● **Provided material**:
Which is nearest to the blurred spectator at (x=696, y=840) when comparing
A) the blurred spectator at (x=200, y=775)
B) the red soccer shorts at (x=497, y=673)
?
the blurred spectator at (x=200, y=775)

● **To be done**: Count how many lines of the data above contain the string "spectator". Case matters, and reply with the number alone.

● **Worked answer**: 3